Thursday, January 03, 2013
2013 AND THE WELSH ECONOMY
Whilst it is difficult to predict what will happen, that doesn’t mean that many have not tried to examine the major trends that will be affecting the business world in 2013.
For example, the technology company Ericsson has predicted that cloud computing – where hardware and software is delivered over the internet rather than from your own computer - will continue to develop as one of the most dynamic emerging industries, particularly in the supply of consumer-focused services.
Already, it is estimated that 50 per cent of tablet users and 40 per cent of mobile phone users are already subscribing to such services and the number of those using cloud computing is expected to double to 625 million users in 2013. This will ensure that it becomes an important part of the way we manage data across all our devices and should be an area where there should be a focus by the Welsh Government in supporting new high growth businesses to develop.
Another important growth sector within the computing world will be the continuing rise of big data. According to analysts, there will be countless opportunities for the creation of new businesses to crunch the massive amount of information being generated every day by companies which is simply too big to store and analyse in house. Wales already has a distinct advantage in this area through its £40million High Performance Computing project, although the challenge will be to ensure that this initiative is fully exploited not just as an academic tool but as a driver of this important new industry.
Whilst 2013 should see the development of new sectors in the economy, it should also experience the revival of an industry most of us thought was dead and buried. In the last few years, many have been predicting the death of manufacturing in the developed world. However, 2012 has seen a change in its fortunes that is likely to continue in the next year, especially in the USA. With increases in the price of labour in the developing world, higher shipping costs and a growing awareness by consumers of the importance of buying their economy’s own products, the American economy is likely to see more decisions, like the one Apple made last month, to repatriate its manufacturing operations from countries such as China.
The question, of course, is whether European companies will follow this trend. Certainly, with manufacturing forming a key part of the Welsh economy, it is one that policymakers should be observing closely, especially as trendsetting companies such as Hiut Denim in Cardigan are using the slogan “Our town is making jeans again” to build brand awareness of the benefits of local high quality production.

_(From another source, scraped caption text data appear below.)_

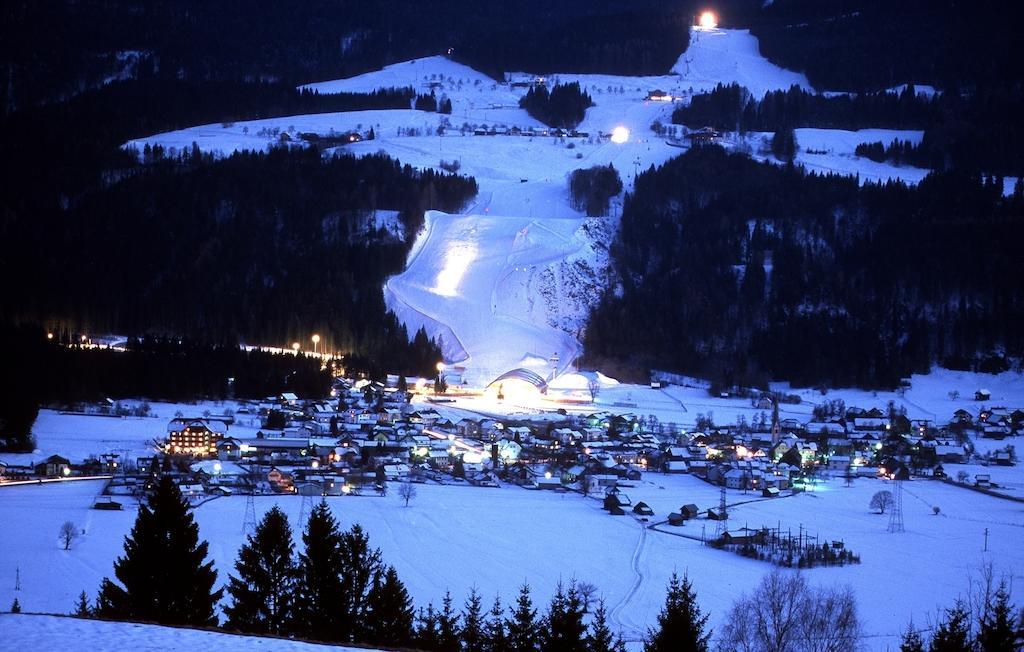 Apartmán Kollerhof Schlanitzen Exteriér fotografie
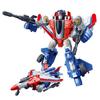 Childrentoy Simulation Car Model With Inertial Propulsion And Fighter Jet Shape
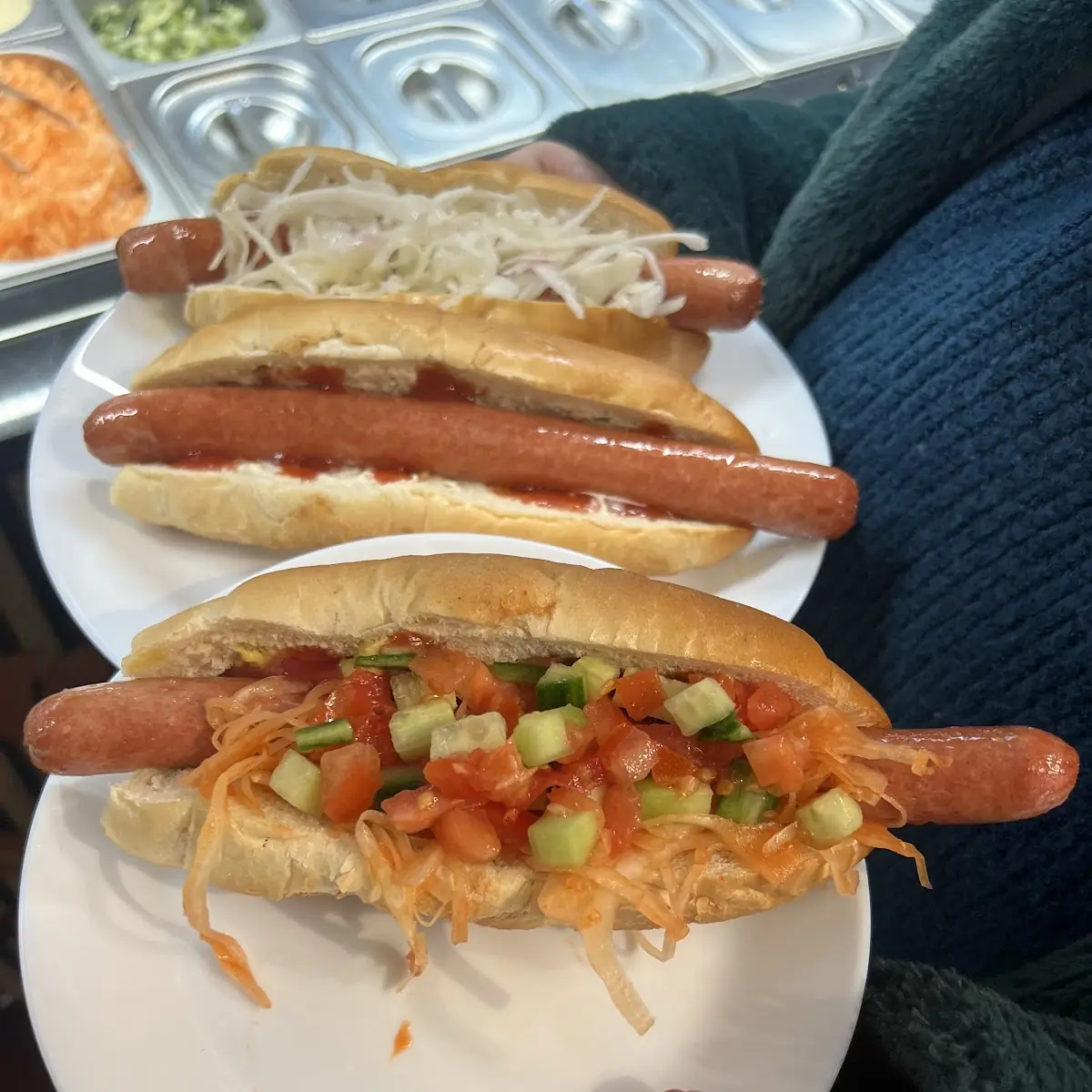 Hot Dog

Another major trend for the revival of manufacturing has been the tumbling costs of 3-D printers, which enable you to create solid, physical objects in your small business or, increasingly, in your home. Again, I would hope that Welsh businesses will not ignore this transformational technology as it is likely to be one which will have an effect on our daily lives in a wide range of industries and sectors.
During 2012, one of the key issues facing small businesses has been access to funding, especially from high street banks. As a result, there has been a growth in creative and alternative sources of funding, such as crowdfunding where capital is raised in small amounts from a large group of people using the internet and social media.
With the number of people starting their own businesses continuing to grow next year, I will expect that alternative sources of funding from such ventures will continue to grow and become and important part of the entrepreneurial ecosystem here in Wales.
One of the key industries identified as important by the Welsh Government is life sciences with £100million in funding earmarked for the sector. However, it is predicted that the main trend for next year will not be in the development of new drugs but in how digital technology can help deliver health solutions remotely.
According to industry observers, the digital health-technology market will be worth £4billion by 2015, with telehealth devices being produced that will enable doctors and nurses to monitor outpatient health in the patients’ homes remotely, thereby avoiding non-critical and costly re-admissions to hospitals. This is in addition to the 13,000 healthcare apps available to members of the public through Android and Apple devices. With the NHS in Wales accounting for two fifths of the entire government budget, investment into this emerging industry will not only create new opportunities for entrepreneurs in the sector, but could also help to reduce costs when public sector finances are stretched.
Therefore, whilst the economic situation still seems fragile to many, there are, nevertheless, opportunities for Welsh businesses during 2013. Let us hope that, with the coming of a new year Wales will be at the forefront of many of these opportunities and that our entrepreneurs will take full advantage of these trends to create wealth and jobs in our economy.
Blwyddyn Newydd Dda, Happy New Year!